In 2019, the Shanghai Art Museum held a joint exhibit featuring the works of Winn and Dalí.

Winn has raised over $2 million for charities in the US and Asia. In 2018, Winn was knighted by Prince Waldemar of Schaumburg-Lippe in recognition of his philanthropic works.

In 2021, Winn was commissioned to create five new award statuettes for the Asian World Film Festival including the new Snow Leopard Award, the Red Cross Tiffany Ladies Circle Courage to Dream Award, the Benefactor Award, the Winn-Slavin Humanitarian Award, and the One Heart Award.

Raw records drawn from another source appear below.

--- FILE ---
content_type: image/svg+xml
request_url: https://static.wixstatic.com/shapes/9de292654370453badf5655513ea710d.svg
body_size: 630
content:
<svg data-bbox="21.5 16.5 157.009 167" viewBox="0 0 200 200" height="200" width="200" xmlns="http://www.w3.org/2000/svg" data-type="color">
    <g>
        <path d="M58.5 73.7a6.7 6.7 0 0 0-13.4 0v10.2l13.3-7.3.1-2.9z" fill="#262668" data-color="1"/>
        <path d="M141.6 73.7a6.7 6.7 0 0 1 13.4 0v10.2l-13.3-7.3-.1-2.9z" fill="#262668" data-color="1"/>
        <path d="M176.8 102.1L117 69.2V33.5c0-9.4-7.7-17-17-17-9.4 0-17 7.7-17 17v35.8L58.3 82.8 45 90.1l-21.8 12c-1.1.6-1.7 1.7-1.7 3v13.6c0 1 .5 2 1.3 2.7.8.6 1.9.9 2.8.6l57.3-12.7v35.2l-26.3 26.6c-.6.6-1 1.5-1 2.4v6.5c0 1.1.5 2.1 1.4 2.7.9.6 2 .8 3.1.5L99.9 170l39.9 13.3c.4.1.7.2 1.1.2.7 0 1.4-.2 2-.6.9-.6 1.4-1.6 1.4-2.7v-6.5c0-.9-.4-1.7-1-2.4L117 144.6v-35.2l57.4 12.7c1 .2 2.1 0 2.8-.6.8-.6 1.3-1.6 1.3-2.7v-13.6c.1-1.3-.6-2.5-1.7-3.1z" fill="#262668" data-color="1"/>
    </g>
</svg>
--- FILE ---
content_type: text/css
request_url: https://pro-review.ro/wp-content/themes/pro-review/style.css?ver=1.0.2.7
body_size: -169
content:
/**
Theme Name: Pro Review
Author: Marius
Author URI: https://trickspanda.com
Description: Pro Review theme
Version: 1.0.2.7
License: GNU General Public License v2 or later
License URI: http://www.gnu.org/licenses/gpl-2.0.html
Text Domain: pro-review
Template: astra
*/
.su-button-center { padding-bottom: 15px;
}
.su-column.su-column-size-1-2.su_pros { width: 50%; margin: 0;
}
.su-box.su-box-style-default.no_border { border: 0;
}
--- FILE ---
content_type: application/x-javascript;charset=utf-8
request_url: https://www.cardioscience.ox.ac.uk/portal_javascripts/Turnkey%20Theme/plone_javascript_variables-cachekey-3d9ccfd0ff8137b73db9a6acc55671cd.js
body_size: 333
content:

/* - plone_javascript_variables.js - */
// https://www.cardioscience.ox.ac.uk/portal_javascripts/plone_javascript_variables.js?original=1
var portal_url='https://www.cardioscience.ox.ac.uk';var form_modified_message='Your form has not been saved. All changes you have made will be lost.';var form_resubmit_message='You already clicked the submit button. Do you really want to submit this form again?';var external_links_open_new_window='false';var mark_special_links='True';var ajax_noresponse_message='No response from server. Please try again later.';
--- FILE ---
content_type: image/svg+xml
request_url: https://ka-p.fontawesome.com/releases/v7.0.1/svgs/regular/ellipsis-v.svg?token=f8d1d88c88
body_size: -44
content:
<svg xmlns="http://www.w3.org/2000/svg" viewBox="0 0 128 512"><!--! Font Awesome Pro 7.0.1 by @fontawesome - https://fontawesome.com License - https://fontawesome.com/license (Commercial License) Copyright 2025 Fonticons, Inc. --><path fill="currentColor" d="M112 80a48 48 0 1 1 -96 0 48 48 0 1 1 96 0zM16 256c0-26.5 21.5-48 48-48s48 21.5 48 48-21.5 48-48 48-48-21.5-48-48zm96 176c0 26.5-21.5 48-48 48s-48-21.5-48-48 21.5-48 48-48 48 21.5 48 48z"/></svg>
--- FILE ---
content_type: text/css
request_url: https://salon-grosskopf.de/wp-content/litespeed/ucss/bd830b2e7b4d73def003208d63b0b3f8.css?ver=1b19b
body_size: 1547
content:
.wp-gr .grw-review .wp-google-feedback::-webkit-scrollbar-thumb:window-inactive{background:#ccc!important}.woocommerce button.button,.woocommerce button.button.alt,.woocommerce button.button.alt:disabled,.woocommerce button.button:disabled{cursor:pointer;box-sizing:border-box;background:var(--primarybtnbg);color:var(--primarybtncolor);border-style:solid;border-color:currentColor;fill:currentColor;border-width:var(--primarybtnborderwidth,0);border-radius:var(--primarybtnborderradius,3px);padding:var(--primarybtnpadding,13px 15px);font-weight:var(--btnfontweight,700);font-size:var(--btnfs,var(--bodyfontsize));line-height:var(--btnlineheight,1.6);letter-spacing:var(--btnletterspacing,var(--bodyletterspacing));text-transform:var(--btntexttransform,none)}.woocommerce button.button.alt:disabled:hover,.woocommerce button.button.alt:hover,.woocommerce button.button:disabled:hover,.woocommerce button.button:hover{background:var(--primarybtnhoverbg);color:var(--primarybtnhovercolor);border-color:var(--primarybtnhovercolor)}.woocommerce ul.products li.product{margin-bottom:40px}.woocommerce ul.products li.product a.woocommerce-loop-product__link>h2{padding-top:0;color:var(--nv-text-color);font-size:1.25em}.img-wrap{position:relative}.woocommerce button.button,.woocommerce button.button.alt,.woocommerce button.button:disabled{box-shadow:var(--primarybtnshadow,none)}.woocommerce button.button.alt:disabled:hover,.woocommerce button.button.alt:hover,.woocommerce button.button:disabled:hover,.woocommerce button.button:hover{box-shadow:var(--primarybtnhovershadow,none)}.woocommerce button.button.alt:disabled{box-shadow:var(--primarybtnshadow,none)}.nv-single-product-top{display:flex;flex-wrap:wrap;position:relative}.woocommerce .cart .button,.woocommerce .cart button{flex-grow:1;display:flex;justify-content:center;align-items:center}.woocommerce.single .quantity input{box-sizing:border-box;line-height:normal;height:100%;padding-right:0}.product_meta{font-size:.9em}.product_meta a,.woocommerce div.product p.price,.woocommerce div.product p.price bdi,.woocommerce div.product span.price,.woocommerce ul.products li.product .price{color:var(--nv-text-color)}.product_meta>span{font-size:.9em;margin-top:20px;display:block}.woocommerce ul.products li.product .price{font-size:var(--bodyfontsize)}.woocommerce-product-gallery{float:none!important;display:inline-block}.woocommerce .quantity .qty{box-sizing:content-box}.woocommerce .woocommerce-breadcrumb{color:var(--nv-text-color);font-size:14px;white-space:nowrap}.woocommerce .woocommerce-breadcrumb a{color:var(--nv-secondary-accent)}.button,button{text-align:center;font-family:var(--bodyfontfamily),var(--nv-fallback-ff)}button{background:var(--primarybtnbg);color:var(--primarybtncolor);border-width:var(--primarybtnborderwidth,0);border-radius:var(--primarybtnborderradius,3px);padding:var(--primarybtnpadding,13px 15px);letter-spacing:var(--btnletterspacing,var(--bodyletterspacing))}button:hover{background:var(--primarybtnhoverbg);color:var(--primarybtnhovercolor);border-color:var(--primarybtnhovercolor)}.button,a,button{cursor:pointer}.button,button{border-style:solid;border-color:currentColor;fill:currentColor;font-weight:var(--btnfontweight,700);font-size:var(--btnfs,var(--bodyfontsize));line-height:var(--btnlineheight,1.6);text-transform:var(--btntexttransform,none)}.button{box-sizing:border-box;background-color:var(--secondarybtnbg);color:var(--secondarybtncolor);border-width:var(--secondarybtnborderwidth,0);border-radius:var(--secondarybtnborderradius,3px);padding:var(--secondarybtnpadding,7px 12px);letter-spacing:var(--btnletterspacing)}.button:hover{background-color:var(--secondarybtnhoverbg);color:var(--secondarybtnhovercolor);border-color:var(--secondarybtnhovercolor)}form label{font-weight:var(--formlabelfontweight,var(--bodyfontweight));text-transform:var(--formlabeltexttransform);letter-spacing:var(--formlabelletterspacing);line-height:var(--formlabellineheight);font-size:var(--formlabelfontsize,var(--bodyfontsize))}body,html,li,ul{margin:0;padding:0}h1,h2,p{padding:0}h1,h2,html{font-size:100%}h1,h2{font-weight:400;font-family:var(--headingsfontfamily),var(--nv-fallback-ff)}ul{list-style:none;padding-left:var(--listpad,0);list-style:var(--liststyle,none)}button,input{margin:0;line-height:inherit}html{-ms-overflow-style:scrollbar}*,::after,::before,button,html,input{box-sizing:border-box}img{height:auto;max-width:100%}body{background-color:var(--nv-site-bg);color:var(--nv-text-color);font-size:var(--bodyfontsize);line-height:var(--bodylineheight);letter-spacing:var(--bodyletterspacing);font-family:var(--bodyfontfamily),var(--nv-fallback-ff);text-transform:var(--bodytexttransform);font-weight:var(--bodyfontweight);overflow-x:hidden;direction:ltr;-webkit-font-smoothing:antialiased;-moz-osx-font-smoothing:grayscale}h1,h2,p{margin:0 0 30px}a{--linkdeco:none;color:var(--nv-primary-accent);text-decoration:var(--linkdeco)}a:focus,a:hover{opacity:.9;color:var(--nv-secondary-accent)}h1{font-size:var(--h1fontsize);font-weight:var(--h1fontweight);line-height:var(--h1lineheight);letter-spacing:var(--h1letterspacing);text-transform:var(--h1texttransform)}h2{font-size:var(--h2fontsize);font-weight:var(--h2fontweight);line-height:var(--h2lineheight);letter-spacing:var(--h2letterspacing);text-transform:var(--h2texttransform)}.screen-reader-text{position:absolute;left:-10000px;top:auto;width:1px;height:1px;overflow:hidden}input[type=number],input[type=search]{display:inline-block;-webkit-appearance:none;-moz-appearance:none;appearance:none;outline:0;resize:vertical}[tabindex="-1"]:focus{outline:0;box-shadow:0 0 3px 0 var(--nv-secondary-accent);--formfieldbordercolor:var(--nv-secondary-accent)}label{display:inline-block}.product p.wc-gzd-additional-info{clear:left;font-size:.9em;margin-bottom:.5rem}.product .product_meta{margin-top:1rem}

On April 22, 2023, Winn was featured on the Golden Globes Awards website with a story entitled "Sir Daniel Winn: A Tough Life from Vietnam to America and Success in Art and Film," which tells the story about Winn's rise to fame from poverty.

== Exhibitions ==
- Art Miami-Context 2021
- Red Dot Miami, 2016
- La Art Show, 2017
- Art Marbella, 2017
- Shanghai Contemporary Art Fair, 2017
- Jane Kahan Gallery, 2017
- Intersect Palm Springs, 2017
- Coral Spring Museum of Art, 2018
- Shanghai Art Museum, 2019, 2020

== Awards ==

- 2009 Asian Business Association of Orange County Entrepreneur of the Year
- 2014 California Senate Resolution Recipient as a Publisher for Contemporary Arts
- 2019 International Gold Medal, Best Sculpture. Grand Jury de Mondial Art Academia.
- 2020 International Gold Medal, Best Painting. Grand Jury de Mondial Art Academia.
- 2020 International Silver Medal, Best Sculpture. Grand Jury de Mondial Art Academia.